- _TEXT FOR ANALYSIS_:
────────

Vaichunas v. Tonyes

*851In an action to recover damages for personal injuries, the plaintiff appeals from an order of the Supreme Court, Queens County (Dorsa, J.), entered March 13, 2008, which granted the defendant’s, in effect, renewed motion pursuant to CPLR 3211 (a) (8) to dismiss the complaint for lack of personal jurisdiction.

Ordered that the order is affirmed, with costs.

The plaintiff was injured as she exited a jitney bus operated by the defendant, a non-New York domiciliary, in Atlantic City, New Jersey. Contrary to the plaintiffs contention, neither the fact that she is a New York resident (see Fantis Foods v Standard Importing Co., 49 NY2d 317, 326 [1980]), nor the fact that she sought and obtained medical treatment in New York, provided a basis for the exercise of personal jurisdiction over the defendant. Pursuant to the portion of the New York long-arm statute relied upon by the plaintiff, CPLR 302 (a) (3), personal jurisdiction over a nondomiciliary may be exercised when the defendant, inter alia, “commits a tortious act without the state causing injury to person or property within the state.” “The situs of the injury is the location of the original event which caused the injury, not the location where the resultant damages are subsequently felt by the plaintiff (see, McGowan v Smith, 52 NY2d 268, 273-274)” (Hermann v Sharon Hosp., 135 AD2d 682, 683 [1987]; see Lang v Wycoff Hgts. Med. Ctr., 55 AD3d 793 [2008]; Marie v Altshuler, 30 AD3d 271, 272-273 [2006]; Polansky v Gelrod, 20 AD3d 663, 665 [2005]; Carte v Parkoff, 152 AD2d 615, 616 [1989]).

────────

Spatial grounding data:
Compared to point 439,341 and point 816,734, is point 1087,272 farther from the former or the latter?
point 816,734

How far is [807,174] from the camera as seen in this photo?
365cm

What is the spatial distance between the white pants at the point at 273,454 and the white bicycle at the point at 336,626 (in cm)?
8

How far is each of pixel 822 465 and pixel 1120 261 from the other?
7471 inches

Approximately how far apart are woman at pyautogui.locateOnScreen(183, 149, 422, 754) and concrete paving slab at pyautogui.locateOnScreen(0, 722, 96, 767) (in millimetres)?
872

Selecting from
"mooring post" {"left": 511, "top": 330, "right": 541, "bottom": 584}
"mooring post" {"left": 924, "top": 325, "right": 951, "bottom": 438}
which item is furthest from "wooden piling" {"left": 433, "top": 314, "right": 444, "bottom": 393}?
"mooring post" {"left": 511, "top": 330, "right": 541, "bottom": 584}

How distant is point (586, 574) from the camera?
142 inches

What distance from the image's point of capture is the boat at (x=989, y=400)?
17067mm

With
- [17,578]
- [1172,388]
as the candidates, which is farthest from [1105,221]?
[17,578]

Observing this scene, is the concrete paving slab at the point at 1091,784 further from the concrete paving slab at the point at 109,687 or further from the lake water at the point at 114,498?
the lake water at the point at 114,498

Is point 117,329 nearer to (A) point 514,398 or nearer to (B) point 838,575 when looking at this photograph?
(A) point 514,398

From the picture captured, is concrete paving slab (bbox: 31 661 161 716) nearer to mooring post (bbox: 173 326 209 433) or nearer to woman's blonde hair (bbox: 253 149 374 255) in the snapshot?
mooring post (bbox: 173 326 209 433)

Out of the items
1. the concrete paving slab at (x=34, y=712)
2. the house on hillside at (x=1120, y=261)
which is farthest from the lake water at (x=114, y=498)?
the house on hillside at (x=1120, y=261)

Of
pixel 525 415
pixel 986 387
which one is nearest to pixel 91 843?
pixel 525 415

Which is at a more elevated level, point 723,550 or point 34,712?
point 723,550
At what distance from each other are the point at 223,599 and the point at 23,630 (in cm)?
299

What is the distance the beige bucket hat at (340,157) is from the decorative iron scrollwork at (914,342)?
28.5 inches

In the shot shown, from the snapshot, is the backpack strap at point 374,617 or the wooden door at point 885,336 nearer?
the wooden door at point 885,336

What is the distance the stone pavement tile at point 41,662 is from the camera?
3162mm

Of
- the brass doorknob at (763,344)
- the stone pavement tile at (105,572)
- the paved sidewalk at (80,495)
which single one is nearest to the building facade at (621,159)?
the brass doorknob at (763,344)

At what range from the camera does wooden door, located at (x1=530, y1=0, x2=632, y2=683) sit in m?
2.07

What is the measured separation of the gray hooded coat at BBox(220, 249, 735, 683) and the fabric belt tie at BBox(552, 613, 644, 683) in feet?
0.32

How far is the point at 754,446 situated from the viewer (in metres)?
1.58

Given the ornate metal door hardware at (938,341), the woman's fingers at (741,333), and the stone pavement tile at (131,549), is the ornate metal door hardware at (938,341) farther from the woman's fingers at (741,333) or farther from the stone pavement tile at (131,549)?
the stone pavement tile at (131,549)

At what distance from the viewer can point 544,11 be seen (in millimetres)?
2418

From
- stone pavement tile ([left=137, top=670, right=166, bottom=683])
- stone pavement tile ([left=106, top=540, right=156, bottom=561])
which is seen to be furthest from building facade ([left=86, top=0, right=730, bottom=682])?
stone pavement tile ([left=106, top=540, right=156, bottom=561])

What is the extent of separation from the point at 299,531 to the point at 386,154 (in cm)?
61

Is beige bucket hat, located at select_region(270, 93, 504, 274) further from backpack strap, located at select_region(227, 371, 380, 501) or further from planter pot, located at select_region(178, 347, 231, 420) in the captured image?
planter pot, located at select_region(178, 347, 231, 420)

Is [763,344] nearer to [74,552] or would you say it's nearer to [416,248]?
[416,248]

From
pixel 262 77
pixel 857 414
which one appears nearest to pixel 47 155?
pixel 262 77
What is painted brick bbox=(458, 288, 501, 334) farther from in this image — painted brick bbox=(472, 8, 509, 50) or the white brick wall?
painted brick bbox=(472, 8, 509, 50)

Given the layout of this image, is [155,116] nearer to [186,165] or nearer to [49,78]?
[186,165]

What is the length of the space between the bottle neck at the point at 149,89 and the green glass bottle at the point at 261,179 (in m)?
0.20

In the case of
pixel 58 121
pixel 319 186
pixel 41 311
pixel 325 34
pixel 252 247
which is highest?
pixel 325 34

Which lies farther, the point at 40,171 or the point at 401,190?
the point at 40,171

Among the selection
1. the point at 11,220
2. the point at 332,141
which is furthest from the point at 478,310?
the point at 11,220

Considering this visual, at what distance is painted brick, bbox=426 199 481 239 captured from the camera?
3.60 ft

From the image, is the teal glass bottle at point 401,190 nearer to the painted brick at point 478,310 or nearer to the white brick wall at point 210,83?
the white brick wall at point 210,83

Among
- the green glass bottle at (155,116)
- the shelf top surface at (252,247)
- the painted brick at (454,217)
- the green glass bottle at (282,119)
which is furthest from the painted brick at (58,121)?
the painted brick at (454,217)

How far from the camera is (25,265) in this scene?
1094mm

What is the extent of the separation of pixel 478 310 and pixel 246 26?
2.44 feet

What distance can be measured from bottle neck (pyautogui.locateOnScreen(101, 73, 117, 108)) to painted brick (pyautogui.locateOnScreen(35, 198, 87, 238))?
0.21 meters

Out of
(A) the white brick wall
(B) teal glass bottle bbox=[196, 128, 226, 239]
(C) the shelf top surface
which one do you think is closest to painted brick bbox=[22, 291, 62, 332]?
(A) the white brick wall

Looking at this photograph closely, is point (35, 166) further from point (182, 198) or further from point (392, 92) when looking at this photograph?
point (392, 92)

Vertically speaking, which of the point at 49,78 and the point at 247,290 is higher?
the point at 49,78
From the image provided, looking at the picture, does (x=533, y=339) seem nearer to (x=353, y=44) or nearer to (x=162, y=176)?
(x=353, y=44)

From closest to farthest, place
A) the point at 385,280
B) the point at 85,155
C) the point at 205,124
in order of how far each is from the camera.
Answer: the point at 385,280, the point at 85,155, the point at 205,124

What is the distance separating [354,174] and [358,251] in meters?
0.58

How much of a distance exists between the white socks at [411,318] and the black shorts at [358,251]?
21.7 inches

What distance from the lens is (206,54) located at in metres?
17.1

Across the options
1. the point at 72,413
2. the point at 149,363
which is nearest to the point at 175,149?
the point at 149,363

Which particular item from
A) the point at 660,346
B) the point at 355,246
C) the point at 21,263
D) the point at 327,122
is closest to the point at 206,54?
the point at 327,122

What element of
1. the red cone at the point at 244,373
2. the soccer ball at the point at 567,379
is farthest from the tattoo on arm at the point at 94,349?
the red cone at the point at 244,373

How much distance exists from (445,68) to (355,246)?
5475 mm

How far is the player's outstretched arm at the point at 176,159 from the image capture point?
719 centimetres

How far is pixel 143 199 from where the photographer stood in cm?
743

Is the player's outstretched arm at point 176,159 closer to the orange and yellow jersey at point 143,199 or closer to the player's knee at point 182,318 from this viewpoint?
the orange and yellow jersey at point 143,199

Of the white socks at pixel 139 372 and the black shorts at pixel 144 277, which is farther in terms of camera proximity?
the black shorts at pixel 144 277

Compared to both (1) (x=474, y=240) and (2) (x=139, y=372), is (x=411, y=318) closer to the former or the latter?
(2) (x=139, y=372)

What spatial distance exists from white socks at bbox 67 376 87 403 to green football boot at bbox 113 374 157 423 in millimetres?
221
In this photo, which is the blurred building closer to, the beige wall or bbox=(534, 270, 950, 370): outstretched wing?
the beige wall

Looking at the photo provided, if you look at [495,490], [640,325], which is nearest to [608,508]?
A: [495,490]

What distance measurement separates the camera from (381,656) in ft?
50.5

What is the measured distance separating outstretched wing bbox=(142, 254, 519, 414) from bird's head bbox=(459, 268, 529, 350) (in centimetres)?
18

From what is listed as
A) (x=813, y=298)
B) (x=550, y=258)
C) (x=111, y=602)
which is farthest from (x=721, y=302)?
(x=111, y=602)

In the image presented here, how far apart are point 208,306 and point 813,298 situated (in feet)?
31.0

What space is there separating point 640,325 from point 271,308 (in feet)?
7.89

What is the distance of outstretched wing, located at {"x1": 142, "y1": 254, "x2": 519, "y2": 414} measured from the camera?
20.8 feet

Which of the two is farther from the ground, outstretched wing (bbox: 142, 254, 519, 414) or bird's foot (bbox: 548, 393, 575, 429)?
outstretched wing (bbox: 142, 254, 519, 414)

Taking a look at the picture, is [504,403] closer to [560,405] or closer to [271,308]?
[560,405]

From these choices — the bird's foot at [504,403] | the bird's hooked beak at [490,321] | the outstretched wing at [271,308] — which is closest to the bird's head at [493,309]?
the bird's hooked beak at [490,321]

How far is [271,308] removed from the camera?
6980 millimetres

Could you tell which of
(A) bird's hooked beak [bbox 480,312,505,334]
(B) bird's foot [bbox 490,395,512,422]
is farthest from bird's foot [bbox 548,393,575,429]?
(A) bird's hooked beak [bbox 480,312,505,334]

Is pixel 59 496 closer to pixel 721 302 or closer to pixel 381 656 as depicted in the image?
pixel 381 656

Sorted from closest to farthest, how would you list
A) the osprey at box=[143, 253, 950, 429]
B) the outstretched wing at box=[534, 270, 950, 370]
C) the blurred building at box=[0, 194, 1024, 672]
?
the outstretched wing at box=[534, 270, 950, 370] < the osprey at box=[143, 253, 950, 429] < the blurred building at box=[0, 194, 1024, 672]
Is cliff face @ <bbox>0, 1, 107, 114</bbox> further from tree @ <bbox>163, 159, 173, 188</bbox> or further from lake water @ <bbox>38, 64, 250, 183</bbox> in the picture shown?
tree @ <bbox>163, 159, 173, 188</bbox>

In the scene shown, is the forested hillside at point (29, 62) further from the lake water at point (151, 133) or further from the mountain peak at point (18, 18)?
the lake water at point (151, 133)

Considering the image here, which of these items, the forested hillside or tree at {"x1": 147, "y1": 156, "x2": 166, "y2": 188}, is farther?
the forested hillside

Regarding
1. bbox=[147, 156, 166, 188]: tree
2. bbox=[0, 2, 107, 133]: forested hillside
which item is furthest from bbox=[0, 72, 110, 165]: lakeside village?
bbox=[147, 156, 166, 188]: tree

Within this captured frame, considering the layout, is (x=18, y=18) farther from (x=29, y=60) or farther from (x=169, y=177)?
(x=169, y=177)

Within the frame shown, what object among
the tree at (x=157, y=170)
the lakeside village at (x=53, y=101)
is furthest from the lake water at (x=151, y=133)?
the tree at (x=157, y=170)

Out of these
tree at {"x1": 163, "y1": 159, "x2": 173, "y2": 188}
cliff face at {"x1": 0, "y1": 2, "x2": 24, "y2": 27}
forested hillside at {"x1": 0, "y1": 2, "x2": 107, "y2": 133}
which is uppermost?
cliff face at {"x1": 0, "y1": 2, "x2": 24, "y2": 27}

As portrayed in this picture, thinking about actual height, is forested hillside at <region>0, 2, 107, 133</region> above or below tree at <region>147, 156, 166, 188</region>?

────────

- _EXERCISES TO COMPLETE_:
1. Which prior cases does the Vaichunas v. Tonyes decision cite? List each by the name given in the text.
2. Extend the Vaichunas v. Tonyes decision, starting right after its final sentence.

- _ANSWERS TO THE PROBLEMS_:
1.
Fantis Foods v Standard Importing Co.
McGowan v Smith
Hermann v Sharon Hosp.
Lang v Wycoff Hgts. Med. Ctr.
Marie v Altshuler
Polansky v Gelrod
Carte v Parkoff

2.
Accordingly, we affirm the granting of the defendant’s, in effect, renewed motion pursuant to CPLR 3211 (a) (8) to dismiss the complaint for lack of personal jurisdiction, albeit on a basis slightly different from that relied upon by the Supreme Court. The situs of the plaintiffs injury was Atlantic City, New Jersey. Given that the injury occurred in New Jersey, and involved a nondomiciliary, it was not necessary to consider whether the additional aspects of CPLR 302 (a) (3) (ii) were met (see Siegel, NY Prac § 88, at 164 [4th ed]).

In light of our determination, the plaintiffs remaining contention has been rendered academic. Fisher, J.P, Miller, Angiolillo and Balkin, JJ., concur.